Her dedication to helping other moms inspired me to build a tool for her: a curated interactive hub where moms can filter local places to go based on what matters most to them. I designed it using AI and no-code, making it user-friendly for non-technical users like Laura.

Check real time updates here! Please note this project is still very much in progress and stil has some kinks to work out.

Key Features of the Project

Responsive Interface

Admin Portal for Laura – Simple, intuitive, and designed for a non-technical user.

Tech Stack & Setup

  • Hosting & Deployment: Vercel
  • Database: Supabase
  • No-Code AI Builder: Lovable.dev (roughly used $600 credits used)
  • Email Handling: Resend (contact form)
  • Domain Setup: Custom

Time Investment

  • I spent about 60 hours on this, with a lot of time debugging AI-generated issues. All while juggling breakfast for the kids and burping my youngest son while prompting in the background.

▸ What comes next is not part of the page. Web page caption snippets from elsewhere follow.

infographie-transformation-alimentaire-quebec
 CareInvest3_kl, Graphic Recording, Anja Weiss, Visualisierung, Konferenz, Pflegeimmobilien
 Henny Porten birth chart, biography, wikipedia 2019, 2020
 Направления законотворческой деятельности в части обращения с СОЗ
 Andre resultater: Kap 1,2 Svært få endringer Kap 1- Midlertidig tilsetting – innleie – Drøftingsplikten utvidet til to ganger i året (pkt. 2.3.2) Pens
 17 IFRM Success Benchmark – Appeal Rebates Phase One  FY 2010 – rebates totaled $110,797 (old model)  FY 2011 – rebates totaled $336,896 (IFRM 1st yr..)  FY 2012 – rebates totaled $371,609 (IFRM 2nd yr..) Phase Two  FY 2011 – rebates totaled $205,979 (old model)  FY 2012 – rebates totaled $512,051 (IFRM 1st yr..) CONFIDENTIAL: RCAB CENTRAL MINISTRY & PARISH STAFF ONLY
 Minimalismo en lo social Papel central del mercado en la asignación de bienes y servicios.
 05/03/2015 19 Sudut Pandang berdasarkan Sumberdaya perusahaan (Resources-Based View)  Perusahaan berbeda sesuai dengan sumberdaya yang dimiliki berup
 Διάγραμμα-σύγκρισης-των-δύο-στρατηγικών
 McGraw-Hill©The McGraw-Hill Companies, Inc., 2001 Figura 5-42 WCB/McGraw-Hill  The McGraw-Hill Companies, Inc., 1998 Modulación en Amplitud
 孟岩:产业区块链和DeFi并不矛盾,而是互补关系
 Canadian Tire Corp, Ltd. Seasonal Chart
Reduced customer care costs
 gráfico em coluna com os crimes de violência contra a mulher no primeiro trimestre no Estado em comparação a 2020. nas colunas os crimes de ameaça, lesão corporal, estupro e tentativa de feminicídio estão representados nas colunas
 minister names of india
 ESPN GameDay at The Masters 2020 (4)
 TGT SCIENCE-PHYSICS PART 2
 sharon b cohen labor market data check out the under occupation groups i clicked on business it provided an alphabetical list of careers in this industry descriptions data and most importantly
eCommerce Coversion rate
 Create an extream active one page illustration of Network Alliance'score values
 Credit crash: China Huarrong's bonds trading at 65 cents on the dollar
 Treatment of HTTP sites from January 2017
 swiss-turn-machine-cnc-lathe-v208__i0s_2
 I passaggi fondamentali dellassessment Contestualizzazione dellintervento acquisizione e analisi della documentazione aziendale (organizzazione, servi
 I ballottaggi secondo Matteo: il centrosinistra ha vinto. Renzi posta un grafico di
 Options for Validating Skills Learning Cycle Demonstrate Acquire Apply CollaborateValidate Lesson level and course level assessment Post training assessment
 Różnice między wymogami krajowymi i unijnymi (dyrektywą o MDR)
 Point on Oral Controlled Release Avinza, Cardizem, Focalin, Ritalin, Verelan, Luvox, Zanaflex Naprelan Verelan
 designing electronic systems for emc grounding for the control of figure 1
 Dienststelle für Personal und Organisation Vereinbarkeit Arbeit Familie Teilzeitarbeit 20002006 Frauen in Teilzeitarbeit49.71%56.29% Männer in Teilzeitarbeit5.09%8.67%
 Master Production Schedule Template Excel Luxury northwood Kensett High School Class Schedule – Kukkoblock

Lessons Learned: Optimizing AI-Driven Prototyping

Experience Matters – My 15+ years in UX/UI helped me structure AI prompts effectively. Product management experience gave me enough frontend and backend knowledge to "speak AI" fluently.

Break Prompts into Steps – AI performs better with clear, segmented instructions.

Debugging with AI – Checking browser console errors and feeding them into ChatGPT refined my AI-generated code.

Internal Data is a Goldmine – Businesses often sit on valuable spreadsheets full of customer, sales, or operations data. These tools can convert that raw information into real applications without expensive custom development.

For the UI, I skipped Figma entirely to see how far I could get using just prompts. However, I’d still recommend creating Figma mocks or templates to map out core features and the overall experience. It also helps establish a UI framework since I noticed the AI would generate random CSS classes unless I provided clear direction.

If you're building something more robust, keep the business and revenue model in mind. I added ad placement and admin settings to upload images and highlight specific locations on the map with special UI treatment. However, I’m still using Hotjar to track user behavior and collect data.

It's still early days, so don't expect perfection or get too frustrated. Focus on what it can do right now.